Document section:
Ruth’s Chris menu features a broad selection of high-quality USDA Prime and Choice grade steaks and other
premium offerings served in Ruth’s Chris’ signature fashion—“sizzling” and topped with seasoned butter—
complemented by other traditional menu items inspired by our New Orleans heritage. The Ruth’s Chris
restaurants reflect the more than 40-year commitment to the core values instilled by our founder, Ruth Fertel, of
caring for our guests by delivering the highest quality food, beverages and service in a warm and inviting
atmosphere. We believe that Ruth’s Chris is one of the strongest brands in the upscale steakhouse category.

Our restaurants cater to families and special occasion diners, in addition to the business clientele

traditionally served by upscale steakhouses, by providing a dining experience designed to appeal to a wide range
of guests. We believe our focus on creating this broad appeal provides us with opportunities to expand into a
wide range of markets, including many markets not traditionally served by upscale steakhouses.

We offer USDA Prime and Choice grade steaks that are aged and prepared to exact company standards and

cooked in 1,800-degree broilers. We also offer veal, lamb, poultry and seafood dishes, and a broad selection of
appetizers, including New Orleans-style barbequed shrimp, mushrooms stuffed with crabmeat, shrimp
remoulade, Louisiana seafood gumbo, onion soup au gratin, crabtini and seven salad variations. We complement
our distinctive food offerings with an award-winning wine list, typically featuring bottles priced at between $24
and $2,000 and many selections offered by the glass. The current average check is $69.

As of December 27, 2009, there were 130 Ruth’s Chris restaurants, of which 64 were company-owned and

66 were franchisee-owned, including 14 international franchisee-owned restaurants in Aruba, Canada, China
(Hong Kong), Japan, Mexico, Taiwan, and the United Arab Emirates.

On February 19, 2008, we completed the acquisition of the operating assets and intellectual property of
Mitchell’s Fish Market, operating under the names Mitchell’s Fish Market and Columbus Fish Market, and
Cameron’s Steakhouse, operating under the names Cameron’s Steakhouse and Mitchell’s Steakhouse from
Cameron Mitchell Restaurants, LLC (CMR) for approximately $93.0 million, including capitalized acquisition
costs. There are currently 19 Mitchell’s Fish Markets and three Cameron’s Steakhouse’s with locations in the
Midwest, Northeast, and Florida. Mitchell’s Fish Market is an award-winning, upscale, yet comfortable, seafood
restaurant and bar recognized for its high-quality food, contemporary dining atmosphere, and excellent service.

Data block:
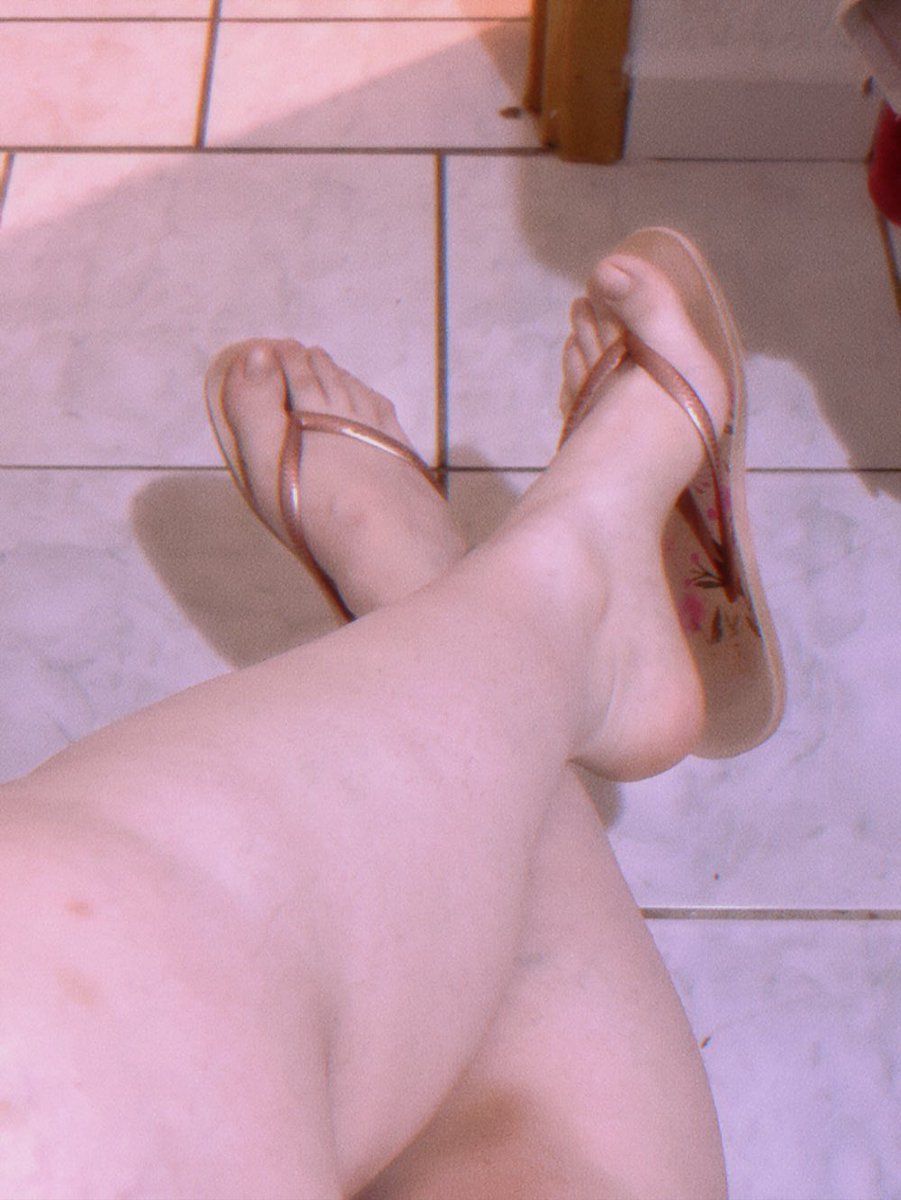 RootohRemy's tweet image. Não sei pq tão reclamando tanto das Havaianas 
Tipo a minha é tão bonitinha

Using the information:
a) Using the Ruth's Chris overview, decide whether each statement agrees with it, answering yes or no and quoting the words that settle it.
(i) The steaks are cooked in 1,800-degree broilers.
(ii) Every Ruth's Chris restaurant open as of December 27, 2009 was company-owned.
(iii) The purchase from Cameron Mitchell Restaurants, LLC cost roughly $93.0 million.
b) Answer these from the Ruth's Chris overview:
(i) Who was the founder of Ruth's Chris?
(ii) What is the current average check?
(iii) How many Mitchell's Fish Markets are there currently?

Solutions in order:
a)
(i) Yes: "cooked in 1,800-degree broilers"
(ii) No: "64 were company-owned"
(iii) Yes: "for approximately $93.0 million"

b)
(i) Ruth Fertel
(ii) $69
(iii) 19